Peter Štadler’s reflection on the Global Wealth Management Summit, 5–6 November 2025
Nextgen: The generation quietly rewriting the rules of wealth
Nearly 70% of NextGen heirs replace their family adviser the moment they step into responsibility. It is one of the most revealing statistics in global wealth management — and a sign that something far deeper is shifting beneath the surface.
NextGen is not rejecting advice. They are rejecting an outdated relationship with wealth.
They are stepping into leadership earlier than any generation before them — and they are not waiting for the formal handover. They are asking different questions, sharper and more fundamental than before: What does our wealth stand for? What is its purpose? What legacy are we building?
For them, traditional metrics are no longer enough. Portfolio performance matters — but only in the context of values, identity and long-term direction. Alignment is the new performance.
This is why the adviser-replacement rate is so high. Not because of results — but because of communication, trust, cultural fit, and the adviser’s ability to speak the language of two generations at once.
NextGen does not want to inherit assets. They want to inherit a mission.
Wealth, for them, is not a static pool. It is a project — dynamic, ethical, intentional. And this fundamentally transforms the role of any adviser or family office.

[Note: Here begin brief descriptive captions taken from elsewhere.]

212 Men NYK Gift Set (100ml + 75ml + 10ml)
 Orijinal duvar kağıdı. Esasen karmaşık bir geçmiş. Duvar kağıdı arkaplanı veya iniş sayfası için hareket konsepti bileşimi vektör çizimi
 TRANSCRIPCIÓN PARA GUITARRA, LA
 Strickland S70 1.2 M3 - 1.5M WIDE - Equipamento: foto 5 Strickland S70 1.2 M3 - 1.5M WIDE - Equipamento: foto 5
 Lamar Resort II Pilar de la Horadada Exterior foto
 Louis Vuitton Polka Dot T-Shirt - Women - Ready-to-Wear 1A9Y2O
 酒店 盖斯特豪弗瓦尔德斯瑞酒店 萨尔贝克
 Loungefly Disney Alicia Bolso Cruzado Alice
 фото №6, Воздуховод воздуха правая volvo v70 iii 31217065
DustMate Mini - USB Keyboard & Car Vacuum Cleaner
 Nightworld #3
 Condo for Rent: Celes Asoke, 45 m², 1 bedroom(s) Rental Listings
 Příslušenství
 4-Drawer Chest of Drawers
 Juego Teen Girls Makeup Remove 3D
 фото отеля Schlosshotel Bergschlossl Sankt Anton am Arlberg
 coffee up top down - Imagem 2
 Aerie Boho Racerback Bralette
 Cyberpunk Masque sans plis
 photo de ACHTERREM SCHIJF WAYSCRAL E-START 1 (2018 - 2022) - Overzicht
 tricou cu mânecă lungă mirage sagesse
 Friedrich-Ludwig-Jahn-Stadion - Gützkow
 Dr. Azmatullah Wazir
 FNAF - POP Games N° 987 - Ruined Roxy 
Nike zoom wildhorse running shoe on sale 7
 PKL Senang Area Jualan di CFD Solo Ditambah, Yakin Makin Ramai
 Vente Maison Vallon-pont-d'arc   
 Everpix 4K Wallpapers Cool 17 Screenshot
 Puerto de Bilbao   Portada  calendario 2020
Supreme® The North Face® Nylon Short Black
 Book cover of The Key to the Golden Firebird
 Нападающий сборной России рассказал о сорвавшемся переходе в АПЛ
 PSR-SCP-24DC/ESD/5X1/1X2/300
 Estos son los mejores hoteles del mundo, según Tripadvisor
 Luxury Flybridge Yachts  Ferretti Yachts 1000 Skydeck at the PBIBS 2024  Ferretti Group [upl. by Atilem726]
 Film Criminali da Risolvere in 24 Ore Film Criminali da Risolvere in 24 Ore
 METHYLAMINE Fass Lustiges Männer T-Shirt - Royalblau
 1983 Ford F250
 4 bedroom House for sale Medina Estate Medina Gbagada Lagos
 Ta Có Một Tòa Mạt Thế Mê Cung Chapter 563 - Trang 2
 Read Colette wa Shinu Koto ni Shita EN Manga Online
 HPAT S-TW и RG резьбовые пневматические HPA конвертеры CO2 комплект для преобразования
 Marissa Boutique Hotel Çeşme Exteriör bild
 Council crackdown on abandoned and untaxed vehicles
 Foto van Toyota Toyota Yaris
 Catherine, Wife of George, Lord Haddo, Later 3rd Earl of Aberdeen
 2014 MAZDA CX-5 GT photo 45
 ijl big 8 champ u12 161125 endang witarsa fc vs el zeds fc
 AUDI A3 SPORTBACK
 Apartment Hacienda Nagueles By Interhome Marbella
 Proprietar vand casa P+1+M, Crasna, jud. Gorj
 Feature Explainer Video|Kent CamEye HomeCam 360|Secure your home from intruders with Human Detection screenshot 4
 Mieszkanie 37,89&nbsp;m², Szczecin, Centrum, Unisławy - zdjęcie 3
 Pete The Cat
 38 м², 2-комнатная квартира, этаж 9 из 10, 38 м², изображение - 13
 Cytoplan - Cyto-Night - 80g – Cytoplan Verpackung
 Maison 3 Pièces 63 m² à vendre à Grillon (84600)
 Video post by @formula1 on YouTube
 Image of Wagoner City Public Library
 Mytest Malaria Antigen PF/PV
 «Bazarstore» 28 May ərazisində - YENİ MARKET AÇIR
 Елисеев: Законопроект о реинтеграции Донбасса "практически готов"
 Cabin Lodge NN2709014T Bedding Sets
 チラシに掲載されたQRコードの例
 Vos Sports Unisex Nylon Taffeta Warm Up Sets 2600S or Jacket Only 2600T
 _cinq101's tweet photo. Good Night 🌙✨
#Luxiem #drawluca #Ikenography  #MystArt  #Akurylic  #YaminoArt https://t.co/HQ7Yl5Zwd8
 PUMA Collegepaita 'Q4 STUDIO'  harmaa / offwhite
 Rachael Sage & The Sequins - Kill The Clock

To serve a modern family means guiding two time horizons, two mindsets and two visions. It means understanding how the previous generation built the wealth — while helping the next generation understand why it should be preserved.
Families that navigate this transition well share the same discipline: they build unity before ownership, values before governance, identity before inheritance. This is real succession. Not a legal process — a human one.
NextGen is not asking for revolution. They are asking for coherence — and a structure that reflects who they are.